In a country where we identify with political parties as if it says something about who we truly are, your side losing the election comes to mean that you do not matter. Tough stuff to deal with for the rich who have always mattered. Not so hard for the marginal Black girl from Brooklyn who figured it all out twelve years before them. I stopped identifying with political parties and never sought to find parts of myself within this fabric that is Amerikkka. I know where I am, and I know the limits of that space. I don’t have fantastical images of the people taking back what is theirs, or that I am actually playing a part in the running of the country of my birth because I vote. I know why I vote.
I vote because as a descendant of those who built this country; this country who established its economic prowess with its sale in my people, I know that voting is a tribute to them and all they went through just so I could go to school, go to college, get a job and vote in elections. I participate because it took so much just for me to place a check in the box on a ballot. People were assassinated, hung, dogs biting brown flesh of children, all for me to place a vote, with the hope that it would be counted. Not voting is a slap in the face to my ancestors who survived much much worse than I, and whose shoulders I stand on. I do not vote for some false idea that I am considered an American, anywhere but within the confines of my immigrant families, or when I travel abroad. I know that the struggle continues, that voting is only one piece of the struggle to be treated like a human being in this society.

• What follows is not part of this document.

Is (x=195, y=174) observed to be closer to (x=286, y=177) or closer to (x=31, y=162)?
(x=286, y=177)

And while I lost faith in elections at the age of ten, I believe that we have all lost some faith in some piece of this myth we know to be America at some point. At some point we each felt that who we are was misrepresented or completely erased from the memory of this nation. The election turned out the way it did because people were standing up for what they know their Amerikkka to be. They didn’t recognize it, so they stood for a return to their comfort zones; where men are men who can control their wives, and gay folks aren’t married and evolution doesn’t exist. The difference between me and them, my reasons for why I stopped believing in elections is because unlike they, I have always known that the majority will never stand for or with me, as it did for them.
I stopped believing in democracy when I was ten years old, 8 years after I stopped believing in Rashid. But that is a tale for another time.